During the Second World War, the victory was also played on the invisible ground of cryptography. Each message intercepted, each deciphered code could tip the course of operations. At the heart of this shadow war, the Enigma code imposed a titanic challenge on the allies. Designed to produce billions of unique combinations, this machine seemed to make any attempt at vain decryption. And yet, despite its apparent invincibility, the fault existed, ready to be exploited – yesterday by mathematicians, today by artificial intelligences.

mathematical fortress was not free from faults.

British mathematician Alan Turing, supported by Polish cryptanalyst precursor works, knew how to exploit them. The impossibility of code a letter as itself represented one of the most crucial vulnerabilities. This detail allowed the Bletchley Park teams to drastically reduce the field of hypotheses. As Dr. Mustafa explained Mustafa, lecturer at the University of Manchester, it was one of the keys to the success of Turing, combined with the partial automation of the process via so -called “bombs” machines.


Why would the Enigma code collapse today under the pressure of algorithms

At the time, Turing electromechanical bombs were to review billions of possibilities to isolate good configurations. Today, a simple computer program reproducing the logic of these machines could complete this work in the blink of an eye. This is what Michael Wooldridge, IT professor at the University of Oxford, asserts in a Guardian article. He indicates that even an AI model like Chatgpt was able to simulate the operation of the bombs.

The Express Tribune adds that this task, which once required months, or even years of mechanical calculation, would now be sent in a few seconds by a classic data center. Already in 2021, a team of researchers had formed an artificial intelligence on Grimm tales in German, then used 2,000 virtual servers to break an Enigma message in 13 minutes.

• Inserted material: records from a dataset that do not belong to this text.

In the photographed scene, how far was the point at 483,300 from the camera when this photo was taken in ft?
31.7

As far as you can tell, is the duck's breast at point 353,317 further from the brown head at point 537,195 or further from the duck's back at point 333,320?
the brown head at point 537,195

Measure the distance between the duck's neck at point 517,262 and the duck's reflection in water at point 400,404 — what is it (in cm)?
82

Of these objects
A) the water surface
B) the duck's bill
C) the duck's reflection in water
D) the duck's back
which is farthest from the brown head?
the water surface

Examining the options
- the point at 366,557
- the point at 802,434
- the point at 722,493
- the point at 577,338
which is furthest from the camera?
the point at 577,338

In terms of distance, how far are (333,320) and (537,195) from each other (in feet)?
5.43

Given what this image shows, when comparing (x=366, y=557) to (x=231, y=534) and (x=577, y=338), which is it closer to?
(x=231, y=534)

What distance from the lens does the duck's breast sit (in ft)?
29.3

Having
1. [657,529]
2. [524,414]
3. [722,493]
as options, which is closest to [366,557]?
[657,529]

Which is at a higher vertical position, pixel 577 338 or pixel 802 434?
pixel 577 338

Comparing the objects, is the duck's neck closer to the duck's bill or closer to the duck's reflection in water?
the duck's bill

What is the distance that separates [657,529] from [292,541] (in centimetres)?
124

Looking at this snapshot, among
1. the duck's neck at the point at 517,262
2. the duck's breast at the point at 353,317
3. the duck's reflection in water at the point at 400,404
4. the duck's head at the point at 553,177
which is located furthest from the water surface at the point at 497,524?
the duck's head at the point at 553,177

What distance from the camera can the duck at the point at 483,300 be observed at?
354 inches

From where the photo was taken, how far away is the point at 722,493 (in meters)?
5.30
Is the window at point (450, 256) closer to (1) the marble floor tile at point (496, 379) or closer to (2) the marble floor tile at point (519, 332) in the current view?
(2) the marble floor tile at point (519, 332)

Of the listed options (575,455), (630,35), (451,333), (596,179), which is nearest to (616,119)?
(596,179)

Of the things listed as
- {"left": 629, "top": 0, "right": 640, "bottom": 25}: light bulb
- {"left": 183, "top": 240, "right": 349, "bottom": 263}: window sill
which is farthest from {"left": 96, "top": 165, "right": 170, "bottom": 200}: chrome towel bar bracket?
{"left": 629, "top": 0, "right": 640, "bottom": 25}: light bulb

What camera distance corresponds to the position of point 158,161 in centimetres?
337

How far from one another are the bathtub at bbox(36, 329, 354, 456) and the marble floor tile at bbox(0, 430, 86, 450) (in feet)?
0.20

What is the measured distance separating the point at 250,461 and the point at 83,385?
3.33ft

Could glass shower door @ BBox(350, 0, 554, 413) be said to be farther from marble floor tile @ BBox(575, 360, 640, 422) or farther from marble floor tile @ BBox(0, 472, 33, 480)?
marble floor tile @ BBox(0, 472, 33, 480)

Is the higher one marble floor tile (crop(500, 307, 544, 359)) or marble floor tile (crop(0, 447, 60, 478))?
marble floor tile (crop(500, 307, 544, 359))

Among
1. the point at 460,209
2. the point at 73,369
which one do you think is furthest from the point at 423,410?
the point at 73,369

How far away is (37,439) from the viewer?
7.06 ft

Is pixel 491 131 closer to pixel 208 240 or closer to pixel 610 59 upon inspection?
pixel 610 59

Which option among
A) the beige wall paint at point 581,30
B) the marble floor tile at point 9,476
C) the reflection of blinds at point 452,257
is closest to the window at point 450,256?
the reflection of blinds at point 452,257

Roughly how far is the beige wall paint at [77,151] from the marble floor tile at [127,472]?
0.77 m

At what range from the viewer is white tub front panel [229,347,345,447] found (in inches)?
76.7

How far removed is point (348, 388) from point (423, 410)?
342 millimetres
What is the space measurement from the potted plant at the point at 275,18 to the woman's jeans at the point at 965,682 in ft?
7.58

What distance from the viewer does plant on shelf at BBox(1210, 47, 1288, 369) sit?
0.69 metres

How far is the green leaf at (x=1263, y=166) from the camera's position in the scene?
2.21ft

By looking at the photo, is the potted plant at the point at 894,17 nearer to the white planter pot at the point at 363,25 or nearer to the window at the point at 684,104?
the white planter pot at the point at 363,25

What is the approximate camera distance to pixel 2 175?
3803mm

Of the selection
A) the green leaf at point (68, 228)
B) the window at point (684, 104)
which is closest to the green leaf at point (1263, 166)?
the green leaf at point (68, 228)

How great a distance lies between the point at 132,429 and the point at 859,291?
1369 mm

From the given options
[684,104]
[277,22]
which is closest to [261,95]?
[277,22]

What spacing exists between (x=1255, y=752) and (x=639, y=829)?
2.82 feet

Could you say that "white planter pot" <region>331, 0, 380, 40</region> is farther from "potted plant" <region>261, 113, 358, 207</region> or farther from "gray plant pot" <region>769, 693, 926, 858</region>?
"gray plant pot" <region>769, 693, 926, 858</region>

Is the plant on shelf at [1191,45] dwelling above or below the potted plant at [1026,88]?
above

The secret of this performance? The raw calculation power, of course, but also the ability of AI to model linguistic structures, to recognize patterns and to test millions of hypotheses in a probabilistic manner. According to Wooldridge, modern statistics and distributed calculation methods make Enigma encryption completely obsolete in the face of contemporary tools.

From Enigma to RSA: computer security in time

If it is fascinating to see how artificial intelligence would have facilitated the work of the allies, this comparison also highlights a paradox. Modern cryptographic systems like RSA, which are based on the difficulty of factoring very large prime numbers, are still resistant to date. Unlike Enigma, these algorithms are resistant to brute force attacks, even with superordinators.

But this security could be called into question with the advent of quantum computer science. Wooldridge warns that if quantum computers one day hold their promises, RSA could in turn become vulnerable. The story therefore seems to be repeated: what seems inviolable today might no longer be tomorrow.